Even as she has created a type of 'brand' with her collies, Cary said it is not a for-profit project for her. Based out of an old farmhouse on the outskirts of Taylorville, she breeds and takes care of nearly a dozen collies as well as prepares to take the dogs across the country to enter them into dog shows on top of working a normal job in town.
It can be exhausting, but she said she lives and breathes the sport of breeding and dog shows.
“I haven't' had a day off in 37 years,” Cary said. “These dogs are an everyday job.”
Kelley Courtney, who works alongside Cary with Mystic Collies, said they do it because of their passion for the animal.
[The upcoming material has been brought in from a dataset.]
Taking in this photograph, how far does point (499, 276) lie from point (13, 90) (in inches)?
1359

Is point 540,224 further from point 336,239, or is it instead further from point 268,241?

“Our goal is not to mass-produce a breed that we love,” Courtney said. “We want to provide good collies for people.”
The collies have left their mark on people with more than just their looks.
Cary said several of her collies have gone on to become service animals, including one that went to a boy in Israel who suffered from epilepsy. With the help of the dog, the boy was able to complete school, serve in the Israeli military and now work as a professional photographer.
“Anyone can breed a dog that can win a ribbon,” she said. “The dogs that can help save lives is something that truly special.”
Sometimes owning a mystic collie is just about having a beautiful pet around the house.
Cindy Gibson bought her first collie from Cary in 2006 after finding out about her dogs online. Nearly nine years later, Gibson has bought six different collies from Cary, and other members of her family have also bought collies.
“Her dogs are very loved, and the puppies are very socialized,” Gibson said. “They have a sweetness to them and in how they interact with kids.”
Gibson remembers a particular time when she took one of the collies, who was just a year old and never trained as a service dog, to the hospital to visit a friend. Despite her youth and inexperience, Gibson said the dog walked through the hospital with no worries, went into the hospital room, and gently jumped onto the bed and licked the hand of the friend.
“It was the most precious thing I have ever seen, it was like she had been trained to do that,” Gibson said.
Even after nearly 40 years as a breeder, Cary said she still loves to be able to interact and raise the dogs and had not even thought about stopping any time soon.
“I'm so engrained in this, I couldn't even quit if I wanted.”